Zo dankbaar en gelukkig was Liefde, dat ze, eenmaal weer met vaste grond onder haar voeten, vergat de oude man naar zijn naam te vragen. En toen ze weer bij zinnen was en het hem vragen wilde, bleek hij verdwenen. Daarom trok Liefde de bewoonde wereld in en daar ontmoette zij Geweten. En zij overwon haar verlegenheid en vroeg Geweten: “Geweten, kunt u mij zeggen, wie mij uit mijn benarde situatie heeft gered?” “Ik kan het en ik doe het”, sprak het Geweten. “Ik zal het u zeggen: het was de Tijd.” “De Tijd?” vroeg de Liefde. “Waarom heeft de Tijd mij geholpen?” “Lieve Liefde,” zei het Geweten en hij keek haar recht in de ogen aan: “Alleen de Tijd begrijpt hoe belangrijk Liefde in het Leven is.”
Auteur: onbekend
3 februari 2022 :
Er leefde eens een man, die Saul de Dromer werd genoemd. Hij hield van zwerven, van avontuur, altijd bereid er op uit te trekken. Een rondreizende prediker deed hem verhalen over een land waar men geen uien kende. "Geen uien," overpeinsde de dromer, "Wat voor plezier hebben ze aan hun spijzen zonder uien? Ik ga daarheen en leer ze dat heerlijke voedsel kennen."
Zonder zich lang te bedenken kocht hij een lading uien en trok met paard en wagen er op uit. Het was een ver land, de reis duurde maanden. Daar aangekomen vervoegde hij zich direct bij het keizerlijke hof en werd door de keizer zelf ontvangen. "Hoogheid, ik breng u een nieuw gewas, dat het unieke vermogen bezit de smaak van elk voedsel te verhogen. Ook op zichzelf is het al een lekkernij voor de fijnproever. Ik raad u dringend aan het eens te proberen." "Dat wil ik wel", zei de vorst," echter, mocht dit vreemde gewas schadelijk zijn, dan verlies je je hoofd."

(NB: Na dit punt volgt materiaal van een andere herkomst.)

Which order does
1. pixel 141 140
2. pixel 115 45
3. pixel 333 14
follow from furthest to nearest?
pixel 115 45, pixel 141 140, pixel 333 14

Het diner waarbij de uien werden opgediend was een officiële gebeurtenis: alle ministers van staat, de edelen en de hoge functionarissen van het rijk waren uitgenodigd. De schotels werden voorgeproefd door Saul de Dromer. Daarna aten de slaven en dan de andere gasten en tenslotte de keizer zelf. De reactie van alle aanwezigen was uitbundig. Slaaf en soeverein prezen om het even de geur, de smaak en de sappigheid. De vorst eiste onmiddellijk Sauls hele lading op en betaalde hem het gewicht in goud uit.
Toen Saul terug kwam in zijn stad, was daar een comité van vooraanstaande burgers om hem feestelijk te ontvangen en hem geluk te wensen met zijn succes. Urenlang vertelt Saul over de pracht en heerlijkheid die hij had gezien in dat verre land, waar goud goedkoper was dan uien. Aangestoken door deze verhalen, kwam en ander ondernemend persoon, Kolbojnik geheten, op een idee dat hem zeker nog meer fortuin zou opleveren dan Saul de Dromer. Knoflook! Dat is niet alleen kostbaarder, maar eindeloos veel geuriger, vond hij. Dus waarom zou hij niet een paar zakken van deze delicatesse naar dat verre land brengen? Als zij daar goud gaven voor uien, dan mocht hij wel het gewicht in diamanten verwachten.
En zo ging hij op reis met vijf zakken knoflook. Evenals Saul slaagde hij erin door te dringen tot het keizerlijk hof. En zoals hij verwacht had, werd de knoflook hoger geprezen dan de uien. De vorst beraadde zich langdurig met zijn ministers over de beloning die de edele gast moest worden toebedeeld. Goud was naar hun mening niet voldoende voor zulk een verrukkelijke spijs, waar zelfs god en de engelen van zouden smullen. Daarom besloten zij hem te belonen met het kostbaarste wat zij te bieden hadden. Kolbojnik keerde terug naar huis met vijf zakken uien.